_ACTION ITEM_
Scan the records that follow, and whenever a line has the word "zebraplains", copy it.

---+---

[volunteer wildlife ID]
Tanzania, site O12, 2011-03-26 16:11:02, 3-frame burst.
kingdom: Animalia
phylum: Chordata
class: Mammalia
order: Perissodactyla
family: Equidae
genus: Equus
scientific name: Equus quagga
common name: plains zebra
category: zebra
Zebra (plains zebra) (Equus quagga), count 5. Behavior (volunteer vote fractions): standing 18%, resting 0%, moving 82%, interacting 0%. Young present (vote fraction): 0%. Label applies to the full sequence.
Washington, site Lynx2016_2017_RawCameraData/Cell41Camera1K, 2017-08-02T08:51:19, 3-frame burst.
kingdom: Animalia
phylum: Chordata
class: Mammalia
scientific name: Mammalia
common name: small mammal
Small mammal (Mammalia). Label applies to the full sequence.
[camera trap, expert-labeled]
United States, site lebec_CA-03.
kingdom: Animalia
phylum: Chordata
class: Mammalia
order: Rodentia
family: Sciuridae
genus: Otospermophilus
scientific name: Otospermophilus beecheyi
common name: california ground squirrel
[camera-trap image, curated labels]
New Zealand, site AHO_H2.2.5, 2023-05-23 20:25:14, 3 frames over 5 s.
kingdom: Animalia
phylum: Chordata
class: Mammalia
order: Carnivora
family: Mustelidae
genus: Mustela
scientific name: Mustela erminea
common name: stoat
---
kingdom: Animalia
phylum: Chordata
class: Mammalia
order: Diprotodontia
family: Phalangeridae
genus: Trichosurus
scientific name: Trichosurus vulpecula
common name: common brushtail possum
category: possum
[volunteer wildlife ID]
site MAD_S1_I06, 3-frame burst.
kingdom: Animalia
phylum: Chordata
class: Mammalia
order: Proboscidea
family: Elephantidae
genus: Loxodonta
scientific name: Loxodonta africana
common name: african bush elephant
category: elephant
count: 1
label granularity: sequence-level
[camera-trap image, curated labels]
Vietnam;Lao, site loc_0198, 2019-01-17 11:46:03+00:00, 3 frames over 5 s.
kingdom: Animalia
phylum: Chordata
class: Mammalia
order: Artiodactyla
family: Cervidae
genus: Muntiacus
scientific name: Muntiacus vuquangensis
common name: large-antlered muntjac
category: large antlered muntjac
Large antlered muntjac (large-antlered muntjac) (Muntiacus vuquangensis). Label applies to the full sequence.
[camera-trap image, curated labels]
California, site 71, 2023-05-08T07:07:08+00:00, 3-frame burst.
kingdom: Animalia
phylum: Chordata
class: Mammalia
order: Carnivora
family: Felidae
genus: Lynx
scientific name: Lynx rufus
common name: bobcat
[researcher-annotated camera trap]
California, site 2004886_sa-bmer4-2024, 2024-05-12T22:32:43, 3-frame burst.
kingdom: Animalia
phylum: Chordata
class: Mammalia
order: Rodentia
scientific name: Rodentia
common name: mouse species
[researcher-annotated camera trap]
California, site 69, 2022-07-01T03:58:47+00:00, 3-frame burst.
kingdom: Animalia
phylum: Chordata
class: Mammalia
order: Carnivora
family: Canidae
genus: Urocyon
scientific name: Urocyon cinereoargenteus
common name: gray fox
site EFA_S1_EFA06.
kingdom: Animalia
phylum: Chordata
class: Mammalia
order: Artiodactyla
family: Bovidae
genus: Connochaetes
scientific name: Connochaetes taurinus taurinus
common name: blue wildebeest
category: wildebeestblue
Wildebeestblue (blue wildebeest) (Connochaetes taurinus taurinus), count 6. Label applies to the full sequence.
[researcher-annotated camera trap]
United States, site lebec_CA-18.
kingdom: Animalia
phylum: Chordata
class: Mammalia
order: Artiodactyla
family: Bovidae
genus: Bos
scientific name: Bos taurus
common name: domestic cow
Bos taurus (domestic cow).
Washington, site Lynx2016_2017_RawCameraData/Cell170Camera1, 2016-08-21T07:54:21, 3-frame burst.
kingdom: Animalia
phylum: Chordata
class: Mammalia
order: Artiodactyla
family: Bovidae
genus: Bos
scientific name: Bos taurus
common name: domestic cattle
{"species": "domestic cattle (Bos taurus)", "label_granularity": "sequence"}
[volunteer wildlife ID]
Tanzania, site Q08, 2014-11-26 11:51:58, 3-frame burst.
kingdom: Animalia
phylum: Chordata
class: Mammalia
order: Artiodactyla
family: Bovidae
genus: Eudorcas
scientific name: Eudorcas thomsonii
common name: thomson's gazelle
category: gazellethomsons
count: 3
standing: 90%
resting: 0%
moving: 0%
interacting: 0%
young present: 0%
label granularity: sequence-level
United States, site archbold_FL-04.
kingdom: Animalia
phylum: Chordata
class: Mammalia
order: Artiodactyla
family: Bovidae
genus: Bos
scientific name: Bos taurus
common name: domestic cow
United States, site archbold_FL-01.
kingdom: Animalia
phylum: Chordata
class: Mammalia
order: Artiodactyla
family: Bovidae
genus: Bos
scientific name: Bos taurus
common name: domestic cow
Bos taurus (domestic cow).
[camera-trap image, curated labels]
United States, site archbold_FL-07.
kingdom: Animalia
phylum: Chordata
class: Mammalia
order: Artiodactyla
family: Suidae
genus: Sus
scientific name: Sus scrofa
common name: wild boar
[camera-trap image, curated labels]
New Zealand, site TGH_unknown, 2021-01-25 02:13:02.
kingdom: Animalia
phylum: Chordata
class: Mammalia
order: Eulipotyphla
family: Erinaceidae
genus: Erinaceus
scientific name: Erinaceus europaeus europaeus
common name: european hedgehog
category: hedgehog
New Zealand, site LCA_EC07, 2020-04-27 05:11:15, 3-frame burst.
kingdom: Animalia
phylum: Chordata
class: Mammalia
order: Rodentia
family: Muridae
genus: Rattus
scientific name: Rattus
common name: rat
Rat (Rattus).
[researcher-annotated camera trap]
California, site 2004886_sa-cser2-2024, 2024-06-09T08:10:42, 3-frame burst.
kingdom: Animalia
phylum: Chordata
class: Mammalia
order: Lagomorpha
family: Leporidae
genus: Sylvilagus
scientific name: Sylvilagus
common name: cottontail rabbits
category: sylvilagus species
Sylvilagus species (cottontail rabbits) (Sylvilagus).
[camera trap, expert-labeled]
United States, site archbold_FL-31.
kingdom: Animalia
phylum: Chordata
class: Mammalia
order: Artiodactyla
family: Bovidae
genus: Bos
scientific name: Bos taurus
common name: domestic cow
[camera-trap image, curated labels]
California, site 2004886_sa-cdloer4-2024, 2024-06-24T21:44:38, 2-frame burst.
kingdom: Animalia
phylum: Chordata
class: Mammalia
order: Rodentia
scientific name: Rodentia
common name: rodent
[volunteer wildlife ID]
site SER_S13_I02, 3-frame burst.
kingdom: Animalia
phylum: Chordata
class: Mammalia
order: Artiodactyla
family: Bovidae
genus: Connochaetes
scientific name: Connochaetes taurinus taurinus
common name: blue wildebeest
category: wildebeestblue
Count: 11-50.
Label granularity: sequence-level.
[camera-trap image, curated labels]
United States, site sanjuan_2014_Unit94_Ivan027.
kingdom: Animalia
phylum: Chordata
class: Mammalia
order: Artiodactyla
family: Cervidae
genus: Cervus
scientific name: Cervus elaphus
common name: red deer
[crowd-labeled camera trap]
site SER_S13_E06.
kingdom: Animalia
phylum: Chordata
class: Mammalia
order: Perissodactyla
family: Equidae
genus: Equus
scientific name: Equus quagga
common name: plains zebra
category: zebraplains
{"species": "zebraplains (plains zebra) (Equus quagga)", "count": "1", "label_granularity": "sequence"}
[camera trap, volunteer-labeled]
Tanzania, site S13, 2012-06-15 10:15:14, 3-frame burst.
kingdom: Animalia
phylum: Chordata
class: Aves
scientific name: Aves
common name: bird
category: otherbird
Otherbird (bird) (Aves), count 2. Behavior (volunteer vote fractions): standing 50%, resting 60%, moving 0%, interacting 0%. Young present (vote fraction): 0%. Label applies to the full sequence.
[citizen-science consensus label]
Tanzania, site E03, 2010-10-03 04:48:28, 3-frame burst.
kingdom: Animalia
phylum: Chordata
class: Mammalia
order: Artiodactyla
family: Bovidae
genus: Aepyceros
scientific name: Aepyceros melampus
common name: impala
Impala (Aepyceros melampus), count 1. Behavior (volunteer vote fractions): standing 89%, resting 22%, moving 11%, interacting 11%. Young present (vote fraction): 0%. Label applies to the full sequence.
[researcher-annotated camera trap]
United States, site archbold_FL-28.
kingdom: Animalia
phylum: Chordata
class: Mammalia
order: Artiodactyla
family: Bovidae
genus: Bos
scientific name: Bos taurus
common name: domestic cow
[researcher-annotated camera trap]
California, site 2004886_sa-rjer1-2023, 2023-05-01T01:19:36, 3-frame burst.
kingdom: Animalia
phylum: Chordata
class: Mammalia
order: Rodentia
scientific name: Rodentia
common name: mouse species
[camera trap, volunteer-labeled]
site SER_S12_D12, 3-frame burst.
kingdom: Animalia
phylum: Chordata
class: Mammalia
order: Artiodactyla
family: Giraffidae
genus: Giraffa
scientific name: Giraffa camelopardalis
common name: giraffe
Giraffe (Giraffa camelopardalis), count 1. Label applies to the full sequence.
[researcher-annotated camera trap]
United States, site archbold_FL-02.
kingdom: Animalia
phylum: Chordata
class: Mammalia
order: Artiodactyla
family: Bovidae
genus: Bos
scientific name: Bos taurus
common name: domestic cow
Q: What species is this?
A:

---+---

_OUTPUT FOR THIS TASK_
category: zebraplains
{"species": "zebraplains (plains zebra) (Equus quagga)", "count": "1", "label_granularity": "sequence"}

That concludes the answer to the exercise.